» Assignment:
The records below need to be repeated exactly, with every picture left out.

BEGIN Data listing

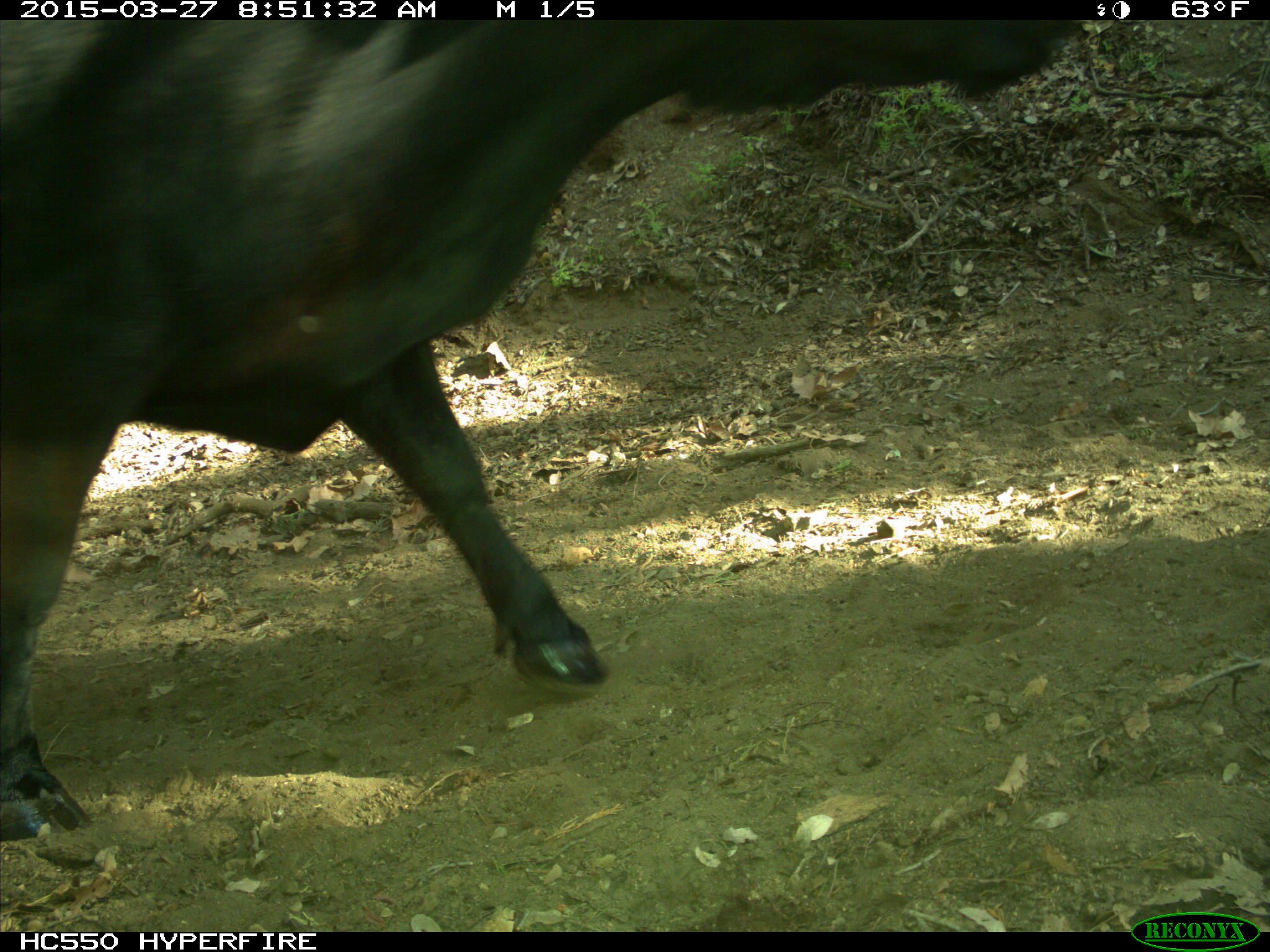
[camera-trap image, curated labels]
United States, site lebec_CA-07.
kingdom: Animalia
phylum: Chordata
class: Mammalia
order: Artiodactyla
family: Bovidae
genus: Bos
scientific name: Bos taurus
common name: domestic cow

END Data listing

» Finished task:
[camera-trap image, curated labels]
United States, site lebec_CA-07.
kingdom: Animalia
phylum: Chordata
class: Mammalia
order: Artiodactyla
family: Bovidae
genus: Bos
scientific name: Bos taurus
common name: domestic cow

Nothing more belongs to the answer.